Here is an example html tag in the source code:
<div data-ved="2ahUKEwitr8CPkLT3AhVRVsAKHVF-C80QmoICKAV6BAgEEBE">iphone xr</div>
Here are my webdriver settings:
from selenium import webdriver
user_agent = 'Chrome/100.0.4896.60'
webdriver_options = webdriver.ChromeOptions()
webdriver_options.add_argument('user-agent={0}'.format(user_agent))
capabilities = webdriver_options.to_capabilities()
capabilities["acceptSslCerts"] = True
capabilities["acceptInsecureCerts"] = True
Here is my code as is:
queries = ["iphone"]
driver = webdriver.Chrome(options=webdriver_options, desired_capabilities=capabilities, port=4444)
df2 = []
driver.get("https://google.com")
time.sleep(3)
driver.find_element(By.CSS_SELECTOR, "[aria-label='Agree to the use of cookies and other data for the purposes described']").click()
# get_current_related_searches
for query in queries:
driver.get("https://google.com/search?q=" + query)
time.sleep(3)
soup = BeautifulSoup(driver.page_source, 'html.parser')
p = soup.find_all('div data-ved')
print(p)
d = pd.DataFrame({'loop': 1, 'source': query, 'from': query, 'to': [s.text for s in p]})
terms = d["to"]
df2.append(d)
time.sleep(3)
df = pd.concat(df2).reset_index(drop=False)
df.to_csv("related_searches.csv")
Its the p=soup.find_all which is incorrect I'm just not sure how to get BS to identify these specific html tags.

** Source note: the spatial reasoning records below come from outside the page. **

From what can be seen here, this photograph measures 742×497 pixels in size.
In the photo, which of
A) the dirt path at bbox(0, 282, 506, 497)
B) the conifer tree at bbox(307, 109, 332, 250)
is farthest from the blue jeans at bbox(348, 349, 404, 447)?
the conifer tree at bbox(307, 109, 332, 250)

Any help would be great :)
#jakecohensol, as you've pointed out, the selector in p = soup.find_all is wrong. The correct CSS selector: .y6Uyqe .AB4Wff.

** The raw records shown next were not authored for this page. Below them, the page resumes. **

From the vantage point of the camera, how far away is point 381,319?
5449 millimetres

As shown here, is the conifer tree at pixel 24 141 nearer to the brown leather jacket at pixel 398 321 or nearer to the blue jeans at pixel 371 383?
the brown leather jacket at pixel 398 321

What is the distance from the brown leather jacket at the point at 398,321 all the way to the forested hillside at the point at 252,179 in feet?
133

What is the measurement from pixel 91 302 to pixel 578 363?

Chrome/100.0.4896.60 User-Agent header is incorrect. Google blocks requests with such an agent string. With the full User-Agent string Google returns a proper HTML response.

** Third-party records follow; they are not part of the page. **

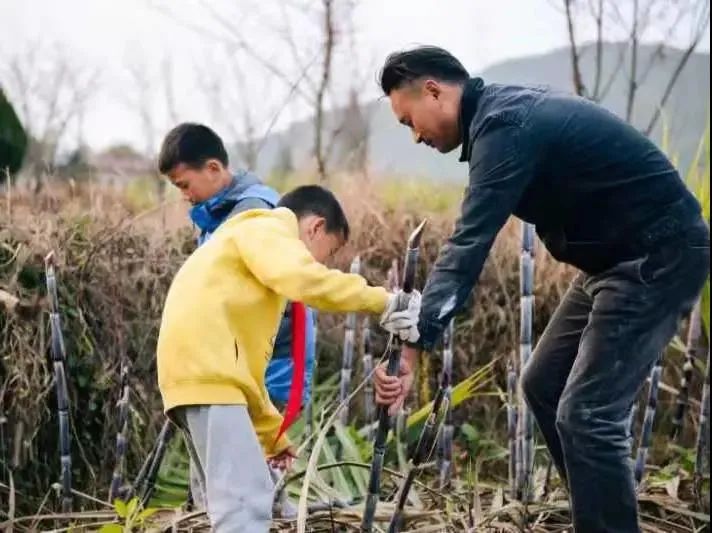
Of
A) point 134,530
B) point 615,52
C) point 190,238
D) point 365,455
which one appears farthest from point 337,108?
point 134,530

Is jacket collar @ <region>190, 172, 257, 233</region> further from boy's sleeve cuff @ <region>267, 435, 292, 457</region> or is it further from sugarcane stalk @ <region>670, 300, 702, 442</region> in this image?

Google Related Searches can be scraped without a browser. It will be faster and more reliable.
Here's your fixed code snippet (link to the full code in online IDE)
import time
import requests
from bs4 import BeautifulSoup
import pandas as pd
headers = {
"User-Agent": "Mozilla/5.0 (X11; CrOS x86_64 14526.89.0) AppleWebKit/537.36 (KHTML, like Gecko) Chrome/100.0.4896.133 Safari/537.36"
}
queries = ["iphone", "pixel", "samsung"]
df2 = []
# get_current_related_searches
for query in queries:
params = {"q": query}
response = requests.get("https://google.com/search", params=params, headers=headers)
soup = BeautifulSoup(response.text, "html.parser")
p = soup.select(".y6Uyqe .AB4Wff")
d = pd.DataFrame(
{"loop": 1, "source": query, "from": query, "to": [s.text for s in p]}
)
terms = d["to"]
df2.append(d)
time.sleep(3)
df = pd.concat(df2).reset_index(drop=False)
df.to_csv("related_searches.csv")
Sample output:
,index,loop,source,from,to
0,0,1,iphone,iphone,iphone 13
1,1,1,iphone,iphone,iphone 12
2,2,1,iphone,iphone,iphone x
3,3,1,iphone,iphone,iphone 8
4,4,1,iphone,iphone,iphone 7
5,5,1,iphone,iphone,iphone xr
6,6,1,iphone,iphone,find my iphone
7,0,1,pixel,pixel,pixel 6
8,1,1,pixel,pixel,google pixel
9,2,1,pixel,pixel,pixel phone
10,3,1,pixel,pixel,pixel 6 pro
11,4,1,pixel,pixel,pixel 3
12,5,1,pixel,pixel,google pixel price
13,6,1,pixel,pixel,pixel 6 release date
14,0,1,samsung,samsung,samsung galaxy
15,1,1,samsung,samsung,samsung tv
16,2,1,samsung,samsung,samsung tablet
17,3,1,samsung,samsung,samsung account
18,4,1,samsung,samsung,samsung mobile
19,5,1,samsung,samsung,samsung store
20,6,1,samsung,samsung,samsung a21s
21,7,1,samsung,samsung,samsung login
Have a look at SelectorGadget Chrome extension to get CSS selector by clicking on desired element in your browser that returns a HTML element.
Check out what's your user agent, or find multiple user agents for mobile, tablet, PC, or different OS in order to rotate user agents which reduces the chance of being blocked a little bit.
The ideal scenario is to combine rotating user agents with rotated proxies (ideally residential), and CAPTCHA solver to solve Google CAPTCHA that will appear eventually.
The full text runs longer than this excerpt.